Can we have the recipe?
MEP: I'm too tired to type it up right now and don't know what the rules are about posting recipes that belong to others. This one comes from the cookbook of a famous bakery in New York. NTB. If you want it, email me at mep at nottobrag dot net. NTB, but Dreamsicle is my own name for the cookie, not to be confused with the ice cream novelty.
Yes, when I think Christmas, I think about Dreamsicles. Wait, no I don't. How is the Dreamsicle cookie appropriate for this season?
MEP: You know how in the Little House books, Laura and the Ingalls kids are so thrilled to receive a stick of peppermint and an orange for Christmas? This cookie honors that holiday orange. You can call them Half-Pint's Orange Delights if you wish.
I don't wish.
MEP: Your prerogative. I do want to issue a warning that the recipe calls for a tablespoon of orange zest. I didn't have enough zest (pun intended) to come up with that much orange zest, but I still think my cookies turned out beautifully. And, added bonus, these cookies make the whole kitchen smell amazing.
Speaking of your kitchen and of being amazing, we haven't seen an awesome kitchen tip from you in a while, MEP. Not since the great butter wrapper revelation. Have you been holding out on us?
MEP: Well, NTB, but I did come up with a little something that makes baking more convenient. You know how it's so annoying to keep having to go find the flour and then the sugar and then the baking soda and whatnot?
You mean you don't have those staples in beautiful, yet useful, vessels on your counter?

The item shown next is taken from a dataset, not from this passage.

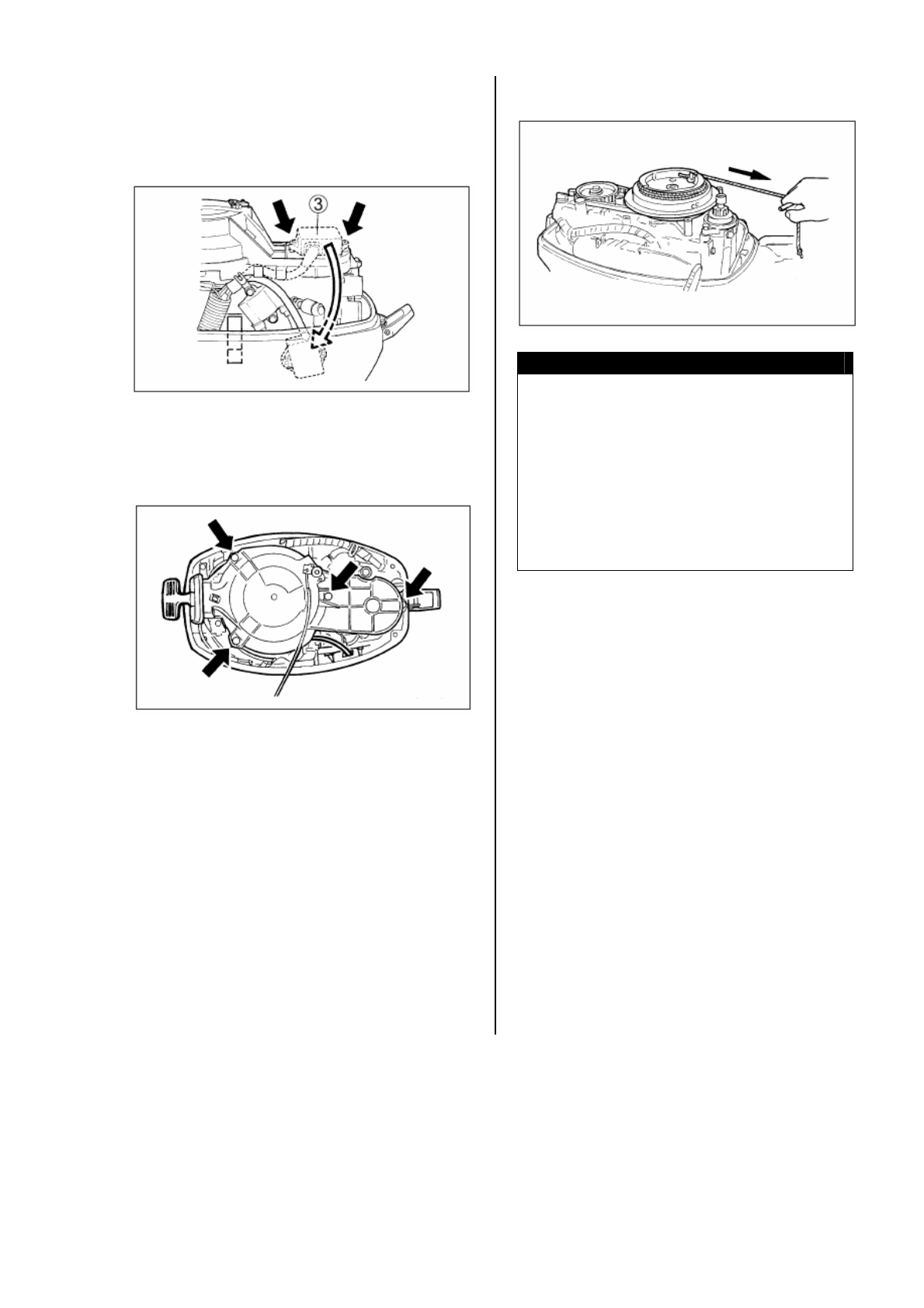 ③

MEP: Those of us who do not live on Food Network sets can make baking easier with an unattractive but practical vessel purchased at their local CVS. I bought this file box with handle. Inside, I store my flour, brown sugar, sugar, baking powder, and baking soda. Then, when it's time to bake, I pull the whole caddy out of the pantry.
Pretty clever!
MEP: NTB. CVS is quite convenient for most readers if you're looking for a last minute gift. "Here, mom, it's a baking caddy!"
MEP, this post is too long and too boring.
MEP: I know. I'm sorry. I'm tired and slightly overwhelmed by the pressures of being Santa. Also, I feel a little sick to my stomach from eating too many cookies.
Merry Christmas then.
MEP: Merry Christmas to you. God Bless you, every one.
Wait, I think there's time for one last question. What was your daughter thinking during cookie time?
MEP: She's thinking, "Lady, enough with the Puffs. Puffs Schmuffs. I want cookies!"
She's definitely yours.
Have yourself the sweetest Christmas ever.